One of the region's largest logging companies is speaking out for the first time in favour of an area-based timber supply model instead of the current volume-based model.
Greg Stewart, president of Sinclar Group, told the timber supply review committee visiting Prince George on Friday, that he believes the area-based model makes sense in normal circumstances. The costs of trucking wood or trucking in treeplanting resources, when the same sort of wood is available nearby but in some other mill's control, doesn't make sense.
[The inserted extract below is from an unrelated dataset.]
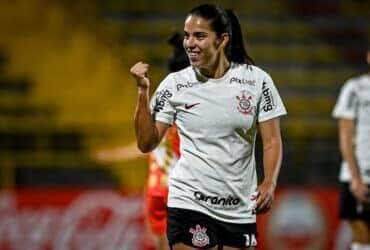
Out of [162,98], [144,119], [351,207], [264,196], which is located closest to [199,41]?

Meanwhile, the quality and quantity of wood left after the mountain pine beetle epidemic remains the central issue.
"The conversion to area-based will not magically grow more trees overnight, but neither will sticking with volume-based," said Doug Stewart (no relation), director of the forest tenures branch of the Ministry of Forests. "What to do about that mid-term gap is the biggest question for everyone."
Area-based timber supply would give a mill or other forestry interest, such as a First Nation, municipality, community group, or small-scale private forester, the exclusive and permanent timber rights to a parcel of forest.
Under the current volume-based model, the licensees in any given area are given a total they are allowed to cut but they have to work out among themselves where that will happen within the whole forest district.
"The general thinking around the area-based system is, if you give tenure holders more security of the land base, there will be better investment on the land," said Doug Stewart.
That investment could include everything from silviculture to roads and bridges, Stewart said, while also allowing for the licensee to do the inventory surveys, which the government currently does.
Of the approximately 85 million cubic metres of timber harvested in B.C. in any given recent year, 65 million of that is cut under the volume-based system and the rest is divvied up into small parcels of area-based operations.
The committee will hold meetings in Vancouver, Merritt and Kamloops before halting on Thursday. Written submissions are also being gathered. The committee must then produce a set of recommendations in a report to the legislature due Aug. 15.